His statement echoes in the silence that followed our lighthearted moment. A flurry of emotions whips around inside me at his words—at the idea that I do have what it takes to make the changes I’ve been afraid of for so long. One way or another, Haven will unlock my golden handcuffs once my boss gets through that acquisition. Maybe then, the cliff won’t be so scary.

Latching on to that brevity he brings, I smile as I say, “You mentioned something about massages for muscle spasms, right?”

He gives me a single nod, a dimpled smile, and motions with his hand for me to turn over.

When I wake up in the morning, Silas is gone. In his place is a little brown bag that I recognize from the bodega on the corner, along with the keys I gave to Amber ages ago.

It takes me a minute to realize I’m wrapped in a throw blanket, still in my Cookie Monster bathrobe, my hair a wild mess across my face. I must have drifted off mid-conversation once Silas started rubbing my back.

The whole experience feels like a dream.

Carefully I rise to a seated position. My back is sore, but the pain is minimal compared to before. Running my hands over the indentations of his body in the duvet, I have no choice but to come to terms with the fact that last night really did happen. Silas and Derek really did come here to check on me. Silas peeled me off the bathroom floor, stayed with me for hours, massaged my raging muscles, and told me about his life. And then he went to the bodega to get breakfast, like any good New Yorker should.

My heart skips a beat in a way that I’ve nearly forgotten.

I pull the brown paper bag into my lap and open it. Inside is a folded piece of paper, a Gatorade, and an everything bagel with a schmear. My stomach growls as the scent of fresh carbs and seasoning hits my nose. With trembling fingers, I unfold the note:

Had to go to work, but there’s nothing a NY bagel can’t cure. Let me know how you’re feeling.

Your fellow monster fighter

PS—I think leaving food qualifies as big Midwest energy.

A sound somewhere between a laugh and a sob escapes my throat. As much as I want to sit here and reread his words a hundred times, however, there are things I have to do, so I haul myself out of bed and take several cautious steps toward the bathroom. After my morning routine, I snatch my phone off the bathroom floor where I abandoned it last night, grab the bag off the bed, and plant myself on the couch.

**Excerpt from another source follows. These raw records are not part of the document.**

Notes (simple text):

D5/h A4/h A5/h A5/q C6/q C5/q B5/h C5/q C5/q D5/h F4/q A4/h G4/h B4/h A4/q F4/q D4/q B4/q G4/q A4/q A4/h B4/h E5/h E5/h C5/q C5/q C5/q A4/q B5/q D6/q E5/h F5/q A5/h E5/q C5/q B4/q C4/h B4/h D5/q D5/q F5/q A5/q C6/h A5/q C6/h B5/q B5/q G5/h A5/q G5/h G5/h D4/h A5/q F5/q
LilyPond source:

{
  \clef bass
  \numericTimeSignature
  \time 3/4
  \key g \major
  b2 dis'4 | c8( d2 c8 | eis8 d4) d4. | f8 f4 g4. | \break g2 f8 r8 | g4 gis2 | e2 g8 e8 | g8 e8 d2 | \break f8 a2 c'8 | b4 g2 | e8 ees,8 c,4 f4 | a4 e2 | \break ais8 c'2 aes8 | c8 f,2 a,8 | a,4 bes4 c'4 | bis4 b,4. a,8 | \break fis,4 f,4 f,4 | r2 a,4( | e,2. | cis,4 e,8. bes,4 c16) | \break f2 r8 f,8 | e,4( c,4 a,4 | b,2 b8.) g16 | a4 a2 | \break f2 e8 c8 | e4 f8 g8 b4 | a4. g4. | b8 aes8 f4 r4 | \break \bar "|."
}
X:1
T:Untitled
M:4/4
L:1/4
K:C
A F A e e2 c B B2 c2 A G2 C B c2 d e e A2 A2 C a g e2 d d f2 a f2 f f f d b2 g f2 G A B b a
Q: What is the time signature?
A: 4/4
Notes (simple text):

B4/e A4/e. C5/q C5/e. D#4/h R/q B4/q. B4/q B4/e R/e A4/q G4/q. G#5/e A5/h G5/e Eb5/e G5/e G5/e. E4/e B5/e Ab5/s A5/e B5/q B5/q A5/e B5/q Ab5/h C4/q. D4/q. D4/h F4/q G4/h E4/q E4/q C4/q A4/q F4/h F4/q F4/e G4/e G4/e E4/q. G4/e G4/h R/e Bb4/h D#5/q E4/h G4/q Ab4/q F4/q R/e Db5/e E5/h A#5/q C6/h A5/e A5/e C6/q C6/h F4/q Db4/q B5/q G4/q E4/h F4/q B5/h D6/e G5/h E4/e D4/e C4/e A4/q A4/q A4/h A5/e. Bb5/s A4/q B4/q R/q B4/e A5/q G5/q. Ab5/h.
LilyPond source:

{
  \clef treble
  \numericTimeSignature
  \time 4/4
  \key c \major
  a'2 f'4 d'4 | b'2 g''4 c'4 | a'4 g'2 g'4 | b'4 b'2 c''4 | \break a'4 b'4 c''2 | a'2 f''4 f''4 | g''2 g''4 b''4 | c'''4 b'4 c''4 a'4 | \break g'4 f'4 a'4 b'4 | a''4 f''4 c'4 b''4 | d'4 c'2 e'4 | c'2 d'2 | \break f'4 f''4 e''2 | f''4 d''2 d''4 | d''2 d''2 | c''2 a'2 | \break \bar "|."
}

I work my way through a flurry of missed texts while I go ham on the bagel. After promising Z, Amber, and Serena that I’m fine, I book an emergency sports massage with my usual gal for later in the day. It’s when I pull up my text conversation with Silas that I stop short.

I have no idea what to say to him.

I type, erase, retype, and erase again. If my body weren’t so stiff, I would be pacing the length of my apartment. I give it one more go, finally settling on a balance of humor and sincerity that I pray reads correctly:

Thank you for last night. Feeling better this morning. The bagel really is the cure.

A few minutes pass while my heart races. This time, it’s not from my usual dark anxiety cloud; the nerves are of a different variety, ones that I try to smother with enormous bites of cream cheese and bread. I’m so wound up that when my phone vibrates in my hand, I nearly jump out of my seat.

Silas’s response reads:

Glad to hear it. Anytime you need help off the bathroom floor or fighting monsters, you know where to find me.

The shit-eating grin on my face doesn’t disappear for hours.